S’il faut encore des preuves que le naturalisme social peut vraiment avoir une sale tête au cinéma (lui qui se montre alors si friand de visages peu glamour lui donnant un cachet de réel), il suffit d’observer comment il traite les frontières de classe. A Second Chance, le dernier film de Susanne Bier, nous présente deux couples illustrant avec trop d’évidence ce fossé, quand bien même celui-ci se présenterait sous le forme de l’opposition entre le respect et l’affront à la loi (le bien et le mal, en somme). Chez les uns, tout va à peu près bien, la stabilité étant surtout assurée par le mari, Andreas : policier consciencieux, mari dévoué et père attentif d’un nouveau-né ; dans leur maison de campagne, toujours, la lumière est douce et les plans apaisés. Chez les autres, en revanche, c’est plutôt l’enfer : Tristan est un dealer violent qui contraint sa copine à se droguer, tandis que leur bébé se débat dans ses excréments ; dans leur appartement sordide, toujours, la lumière est crue, les plans fébriles et courts, les cadrages chaotiques.

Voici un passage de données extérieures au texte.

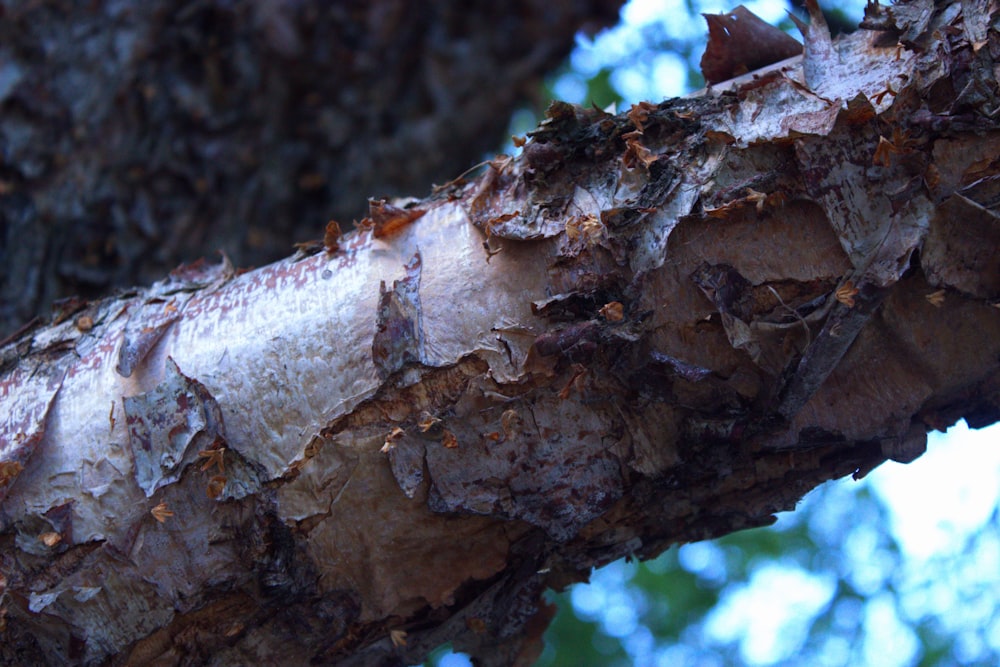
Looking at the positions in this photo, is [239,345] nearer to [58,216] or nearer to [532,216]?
[532,216]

Dans ce traitement discriminant par les régimes d’images ces deux cellules familiales, on ne voit nullement le point de vue d’un cinéaste sur un fossé de confort et de moralité (dans ce cinéma-là, les deux vont si souvent ensemble), mais des expédients machinaux, trop familiers, visant à surligner l’état révoltant des choses, pourtant déjà évident devant la caméra avant que les effets de mise en scène s’en mêlent. Il s’agit moins de rendre compte de cette inégalité que de rendre le regard inégalitaire, selon un rapport bassement télévisuel à celui-ci. C’est que, par le prisme trop zélé du naturalisme social (a fortiori européen, comme la réalisatrice danoise qui nous occupe), la démarche revient sans surprise à stigmatiser la cellule la moins favorisée, à traiter le peu fréquentable Tristan et son infortunée compagne moins comme des individus que comme des symptômes, ceux de l’idée que le délabrement social irait de pair avec les comportements les plus repoussants. C’est le risque du « cinéma social » : le social, c’est surtout pour le bas de l’échelle, et avec une bienveillance trop souvent de façade. On pourrait relever que ce régime de téléfilm crapoteux dont la forme prétend imiter la fébrilité du réel définit plutôt bien la filmographie de Susanne Bier jusqu’à maintenant. Mais au fond, on n’a pas très envie de s’attarder sur le cas d’une réalisatrice attirant encore trop l’attention aujourd’hui, tant ce régime s’avère ici le symptôme d’un académisme polluant le cinéma en général.
Prêts à tout
L’hypocrisie de la posture naturaliste éclate ici d’autant plus qu’A Second Chance prétend mettre en scène la porosité entre ces deux milieux, ou plutôt entre ces deux espaces moraux. Il advient que le bébé d’Andreas meurt subitement. La mère menaçant de ne pas tenir le coup, le bon flic ne fait ni une ni deux et part s’introduire chez Tristan (qu’il connaît et dont il sait la paternité) pour substituer en douce le petit cadavre à l’autre bien vivant, se dédouanant à l’idée que ce dernier sera bien mieux dans une belle maison qu’auprès de ses parents à problèmes ou aux services sociaux. Le défi, pour Bier, est de jouer sur deux tableaux : d’un côté pointer comment, pour des raisons a priori compréhensibles, l’honnête homme se prend à commettre l’impensable et à enfreindre ses principes ; de l’autre faire mine de ne pas le condamner, de chercher l’humanité dans le coupable (bonté d’âme dont étrangement elle se gardera bien vis-à-vis de Tristan). Mais empêtrée dans un scénario multipliant les tournants mélodramatiques forçant le pas vers la résolution morale, elle n’est pas longue à révéler son impuissance de cinéaste dépourvue des moyens de son ambition, celle d’afficher une lucidité et un humanisme qui ne soient pas contrefaits. Sans surprise, sa seule façon d’ « humaniser » son policier en déficit de scrupules est d’aller dans le sens de ses excuses, en mettant en sourdine tout ce qui pourrait mettre à mal sa défense au motif du bien-être de l’enfant (laissant cela aux reproches mous de quelques personnages), et en accréditant l’idée qu’il y a pire situation autour de lui.
Même la glauque révélation à l’approche de la fin du film, censée faire voler en éclats l’illusion du confort initial d’Andreas, sert surtout à confirmer que dans l’ensemble, ce personnage reste le brave type du lot. À ce propos, le lecteur aura constaté que cette critique ne parle pas beaucoup des femmes, pourtant bien visibles. C’est normal : dans A Second Chance, elles ne dépassent guère le statut de mamans fragiles et de maillon faible de la cellule familiale. Dans ce cinéma-là, même l’humanisme a une sale tête.